Answer these questions from the text below about the NumPy quaternion module:
1. Whose code was the module originally based on?
2. Which Python versions are routinely tested?
3. How much slower can the advanced functions run without numba?
READING PASSAGE: Begin
This Python module adds a quaternion dtype to NumPy.

The code was originally based on code by Martin Ling (which he wrote with help from Mark Wiebe), but has been rewritten with ideas from rational to work with both python 2.x and 3.x (and to fix a few bugs), and greatly expands the applications of quaternions.

See also the pure-python package quaternionic.


conda install -c conda-forge quaternion


python -m pip install numpy
python -m pip install numpy-quaternion

(Optionally add --user after install in those last two if you're not using a python environment — though you should start.)


The basic requirements for this code are reasonably current versions of python and numpy. In particular, python versions 3.6, 3.7, and 3.8 are routinely tested — though 2.7 should also work. Also, any numpy version greater than 1.13.0 should work, but the tests are run on the most recent release at the time of the test.

However, certain advanced functions in this package (including squad, mean_rotor_in_intrinsic_metric, integrate_angular_velocity, and related functions) require scipy and can automatically use numba. Scipy is a standard python package for scientific computation, and implements interfaces to C and Fortran codes for optimization (among other things) need for finding mean and optimal rotors. Numba uses LLVM to compile python code to machine code, accelerating many numerical functions by factors of anywhere from 2 to 2000. It is possible to run all the code without numba, but these particular functions can be anywhere from 4 to 400 times slower without it.
READING PASSAGE: End
INFORMATION SUPPLIED: Begin
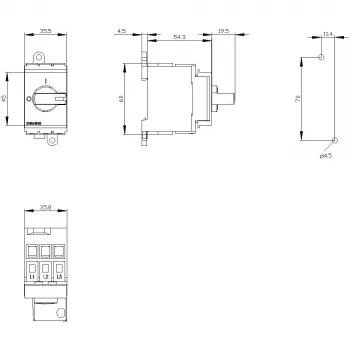 Siemens 3LD30300TK13 pääkytkin / kuormaerotuskytkin, 3-napainen, 16 A, 7,5 kW, punainen/keltainen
INFORMATION SUPPLIED: End
TASK RESULT:
1. Martin Ling's code, which he wrote with help from Mark Wiebe.
2. Python 3.6, 3.7, and 3.8.
3. Anywhere from 4 to 400 times slower.